Tom Hansen illustrated this so beautifully in his book, “American Junkie” about his recovery from heroin addiction. He lay in a hospital bed sobbing because he had been numbing his emotional pain with heroin for so long that when he started to feel again, he was completely overwhelmed. With help from a counselor, he had to learn how to manage all those big feelings without drugs. So do I. And I need help too. My emotional pangs are big and scary. And I am sorely tempted to keep numbing them with food, but every time I do so I simply reinforce the bars of my cage. That is why it is so important for me to face the truth.

Food has never given me hope.

Food has never given me a future I can be proud of.

Food is a faithless lover that robs me of all my joy and peace.

Therefore to choose food is to choose a great lie. And to choose a lie over the truth is to deceive myself. Yes, my body requires food, but cookies, ice cream and popcorn will never feed my hungry soul.

And so I must make difficult choices. Buzzing won’t move that tree limb, but maybe I’ll get somewhere if I roll up my sleeves and begin chopping off smaller branches.

Which is how I found myself on a bicycle and in layers of athletic wear early on Monday morning. It wasn’t easy and I’ll admit I found myself sobbing as I climbed hills and considered the heavy grief I was carrying in my heart. For goodness sakes, we can’t all look like a Nike commercial! But in the middle of facing and dealing with my pain, I remembered that I am not on this journey alone. And what greater comfort is there in life than to know that regardless of how I feel, I never walk(or ride) alone. And thus I remembered one of the promises He gives, “Those who sow in tears shall reap with shouts of joy!” – Psalm 126:5

“I am sad and my sadness matters.” That’s what I said to the hulking figure poking his head out of the dilapidated house in the alley I found myself trapped in. And do you know what happened next? He leaned out from the shadows and said, “Would you like my help with that tree?”

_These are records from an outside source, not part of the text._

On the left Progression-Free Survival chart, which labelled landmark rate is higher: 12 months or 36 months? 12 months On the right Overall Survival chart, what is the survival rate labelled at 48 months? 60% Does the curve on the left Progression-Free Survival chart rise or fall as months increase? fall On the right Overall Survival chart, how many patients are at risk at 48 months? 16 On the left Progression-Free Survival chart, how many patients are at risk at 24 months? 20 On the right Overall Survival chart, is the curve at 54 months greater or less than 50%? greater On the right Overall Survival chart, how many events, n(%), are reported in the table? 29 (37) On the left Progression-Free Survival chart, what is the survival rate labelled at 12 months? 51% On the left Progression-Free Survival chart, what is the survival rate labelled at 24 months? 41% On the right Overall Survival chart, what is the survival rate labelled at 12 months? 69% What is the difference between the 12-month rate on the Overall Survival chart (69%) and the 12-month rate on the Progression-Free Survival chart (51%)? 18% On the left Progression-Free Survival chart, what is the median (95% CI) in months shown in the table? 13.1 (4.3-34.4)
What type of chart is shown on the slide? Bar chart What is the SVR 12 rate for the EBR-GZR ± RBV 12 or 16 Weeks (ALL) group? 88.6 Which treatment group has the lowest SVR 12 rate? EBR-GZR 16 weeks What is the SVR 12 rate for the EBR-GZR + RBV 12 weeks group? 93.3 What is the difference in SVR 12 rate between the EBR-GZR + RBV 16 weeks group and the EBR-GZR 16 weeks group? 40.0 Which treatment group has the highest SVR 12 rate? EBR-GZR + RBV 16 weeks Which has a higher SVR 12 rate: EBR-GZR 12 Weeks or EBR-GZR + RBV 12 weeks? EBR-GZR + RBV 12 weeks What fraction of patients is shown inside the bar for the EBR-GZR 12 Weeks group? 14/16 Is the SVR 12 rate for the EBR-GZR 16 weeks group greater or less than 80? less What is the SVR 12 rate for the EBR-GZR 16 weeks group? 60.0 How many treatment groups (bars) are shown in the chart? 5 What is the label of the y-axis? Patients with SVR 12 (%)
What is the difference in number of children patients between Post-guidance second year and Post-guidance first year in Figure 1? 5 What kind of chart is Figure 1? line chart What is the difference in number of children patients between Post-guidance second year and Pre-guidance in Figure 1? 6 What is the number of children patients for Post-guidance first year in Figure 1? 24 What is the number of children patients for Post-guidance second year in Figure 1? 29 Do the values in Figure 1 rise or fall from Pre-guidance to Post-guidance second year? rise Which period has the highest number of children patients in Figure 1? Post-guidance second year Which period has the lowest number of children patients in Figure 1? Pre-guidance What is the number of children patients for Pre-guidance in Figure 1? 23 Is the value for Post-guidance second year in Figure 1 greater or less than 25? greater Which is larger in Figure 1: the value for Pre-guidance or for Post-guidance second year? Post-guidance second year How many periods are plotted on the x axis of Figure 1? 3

I learned once again that facing my fears is important because usually fear is just the knee-jerk reaction to pain. Once we begin to address the pain, we start to notice what is causing the wound. And with the wound diagnosed we can finally ask the great Healer to heal it.

At least that’s what the Guy told me while we were moving the tree limb. Because even in the darkest alleys of life, Jesus is there. Even when we are too weak or broken or depressed to invite him into our stories, sometimes he will poke his head out anyway. Sometimes we just need to be brave enough to strike up a conversation.